A Queda da Resolução 198/2019 e a Tempestade Perfeita na HOF: Por Que a Insegurança Jurídica Exige a Perícia Odontolegal Especializada

26 Ago 2026·Leitura: 16 min

Em 19 de agosto de 2026, a 8ª Turma do Tribunal Regional Federal da 1ª Região (TRF-1) proferiu uma decisão que abalou as estruturas de um dos mercados mais lucrativos e promissores da saúde no Brasil. O tribunal julgou ilegal e anulou a Resolução CFO-198/2019, o dispositivo que criara e reconhecera oficialmente a Harmonização Orofacial (HOF) como especialidade odontológica.

Para milhares de cirurgiões-dentistas, o veredito soou como uma sentença de incerteza. Profissionais que investiram anos em pós-graduações validadas pelo Ministério da Educação e adequaram rigorosamente suas clínicas, depararam-se, da noite para o dia, com um cenário de terra arrasada. O escudo regulatório que os protegia ruiu.

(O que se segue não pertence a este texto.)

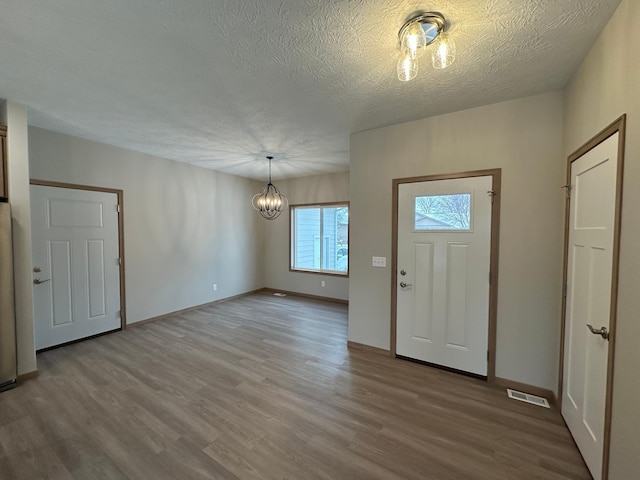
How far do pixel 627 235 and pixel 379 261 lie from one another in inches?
80.9

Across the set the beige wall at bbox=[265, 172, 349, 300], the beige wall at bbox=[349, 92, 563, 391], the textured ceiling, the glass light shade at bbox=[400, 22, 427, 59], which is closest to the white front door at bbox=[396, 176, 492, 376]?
the beige wall at bbox=[349, 92, 563, 391]

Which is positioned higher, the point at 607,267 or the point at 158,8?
the point at 158,8

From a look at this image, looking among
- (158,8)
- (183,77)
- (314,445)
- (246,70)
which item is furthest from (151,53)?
(314,445)

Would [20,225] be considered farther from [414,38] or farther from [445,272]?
[445,272]

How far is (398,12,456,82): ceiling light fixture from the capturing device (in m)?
1.48

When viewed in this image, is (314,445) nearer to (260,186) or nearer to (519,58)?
(519,58)

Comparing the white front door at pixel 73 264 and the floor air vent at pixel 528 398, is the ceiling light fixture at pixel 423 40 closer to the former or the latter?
the floor air vent at pixel 528 398

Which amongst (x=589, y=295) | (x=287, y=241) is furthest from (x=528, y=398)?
(x=287, y=241)

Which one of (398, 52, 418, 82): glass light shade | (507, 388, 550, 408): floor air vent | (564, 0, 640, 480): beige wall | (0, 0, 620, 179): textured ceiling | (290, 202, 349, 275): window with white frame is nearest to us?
A: (564, 0, 640, 480): beige wall

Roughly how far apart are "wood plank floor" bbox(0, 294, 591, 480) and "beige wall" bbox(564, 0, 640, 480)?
621 millimetres

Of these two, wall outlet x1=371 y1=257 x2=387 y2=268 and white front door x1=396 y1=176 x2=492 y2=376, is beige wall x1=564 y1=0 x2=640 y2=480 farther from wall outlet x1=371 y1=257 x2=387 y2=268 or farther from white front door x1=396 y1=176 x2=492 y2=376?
wall outlet x1=371 y1=257 x2=387 y2=268

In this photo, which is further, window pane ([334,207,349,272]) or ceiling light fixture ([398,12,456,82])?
window pane ([334,207,349,272])

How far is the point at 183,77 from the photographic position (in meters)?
2.08

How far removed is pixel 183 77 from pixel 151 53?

Para nós, da Zaideman & Velasco — Perícia Odontológica, que atuamos diariamente na linha de frente da assistência técnica judicial e da odontologia forense, esta decisão não foi uma surpresa, mas o desfecho trágico de uma crônica anunciada. A decisão do TRF-1 escancara a fragilidade de um histórico de normativas administrativas que, na tentativa de acompanhar a evolução do mercado, optaram por atalhos jurídicos ao invés de buscar a modernização sólida das leis federais.

Neste artigo, dissecamos a engenharia normativa que levou a Odontologia a este impasse, os graves riscos jurídicos (civis e criminais) que pairam sobre o especialista em HOF e, sobretudo, como a atuação técnica e pericial tornou-se a única linha de defesa robusta para o cirurgião-dentista no Brasil.

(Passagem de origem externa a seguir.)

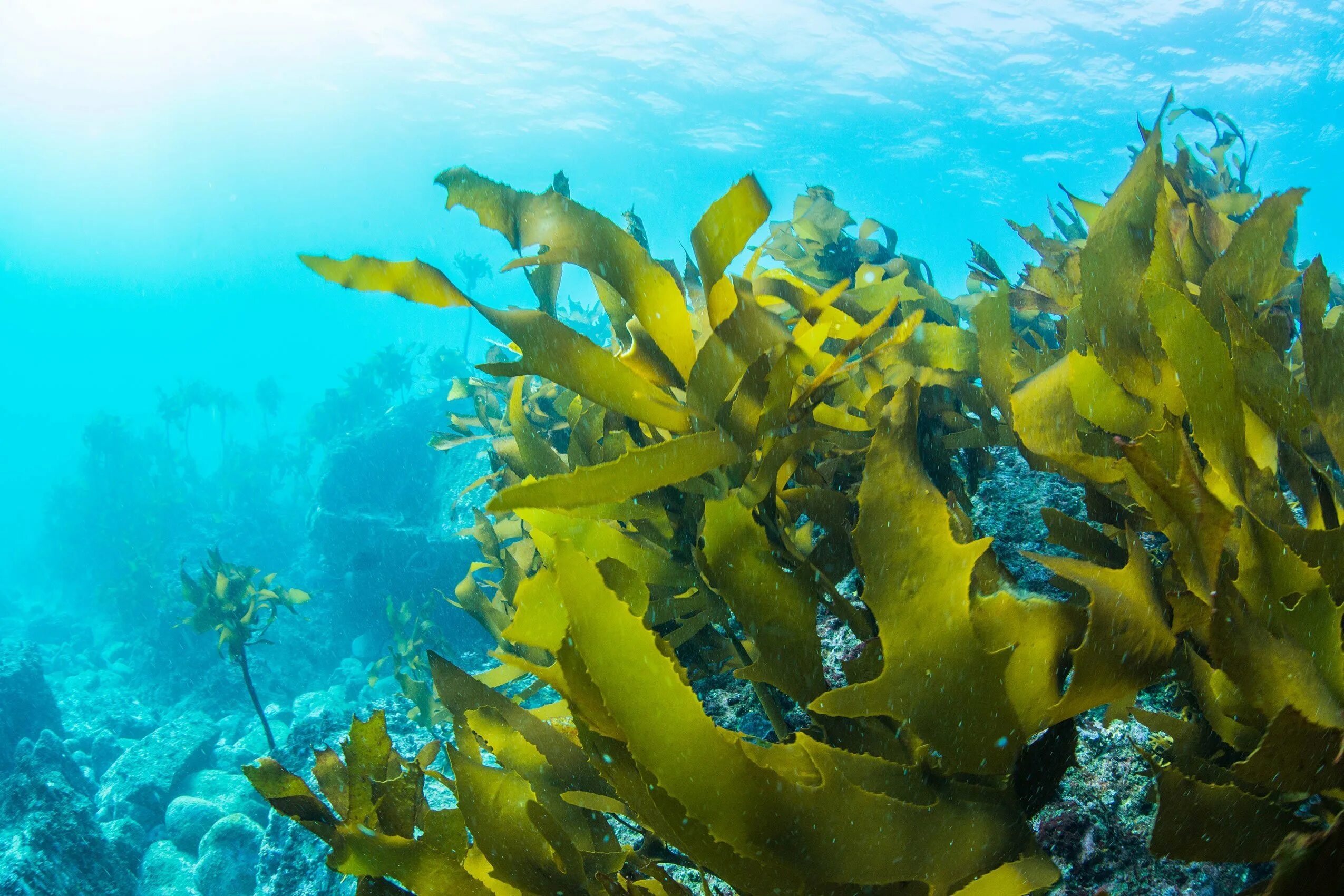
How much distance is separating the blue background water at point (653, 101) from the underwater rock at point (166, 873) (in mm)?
6335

A Anatomia de uma Insegurança Jurídica: O Histórico do CFO

A Odontologia brasileira é regida pela Lei Federal nº 5.081, promulgada em 1966. Trata-se de uma legislação elaborada em uma era em que a Odontologia moderna — e seus biomateriais complexos — sequer existia. Diante da evolução científica e da alta qualificação anatômica do cirurgião-dentista, o Conselho Federal de Odontologia (CFO) viu-se diante da necessidade de atualizar as competências da classe.

No entanto, o CFO cometeu o erro estratégico de tentar reformar uma lei federal por meio de Resoluções — instrumentos de natureza puramente administrativa. Pior do que isso: o Conselho precisava contornar suas próprias limitações, especialmente o Artigo 43 da Resolução CFO-63/2005, que vedava expressamente a prática de cirurgia estética pelo cirurgião-dentista, ressalvadas apenas as "estético-funcionais do aparelho mastigatório".

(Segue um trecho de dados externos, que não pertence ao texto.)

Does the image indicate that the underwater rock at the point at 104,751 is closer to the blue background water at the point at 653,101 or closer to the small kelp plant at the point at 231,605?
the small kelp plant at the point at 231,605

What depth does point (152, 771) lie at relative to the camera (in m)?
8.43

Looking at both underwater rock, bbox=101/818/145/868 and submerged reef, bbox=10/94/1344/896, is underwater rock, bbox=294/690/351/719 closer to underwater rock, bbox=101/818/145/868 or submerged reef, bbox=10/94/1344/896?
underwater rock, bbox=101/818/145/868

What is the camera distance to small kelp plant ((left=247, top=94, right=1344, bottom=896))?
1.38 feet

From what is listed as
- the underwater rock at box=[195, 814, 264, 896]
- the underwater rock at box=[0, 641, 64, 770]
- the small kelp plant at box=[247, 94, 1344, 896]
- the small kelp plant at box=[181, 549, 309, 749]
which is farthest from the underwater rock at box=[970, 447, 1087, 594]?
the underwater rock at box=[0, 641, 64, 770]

Foi a partir dessa vedação que iniciou-se o malabarismo semântico que desaguou na atual crise.

1. As Resoluções Iniciais e o Termo "Estético-Funcional"

Para não revogar o Artigo 43, o CFO passou a classificar os novos procedimentos estéticos como funcionais. A Resolução 112/2011 liberou a toxina botulínica estritamente para fins terapêuticos (como bruxismo). Qualquer alívio em rítides (rugas) era mascarado como efeito colateral. O dentista ficava refém de uma ficção científica no consultório.

2. O Vexame Redacional de 2014

Com a pressão por preenchedores faciais crescendo, o CFO publicou a Resolução 145/2014 para liberar o ácido hialurônico. Contudo, o texto falhou amadoramente ao manter a proibição expressa do uso estético da toxina botulínica. A repercussão negativa foi imediata, forçando o conselho a publicar, apenas vinte dias depois, a Resolução 146/2014.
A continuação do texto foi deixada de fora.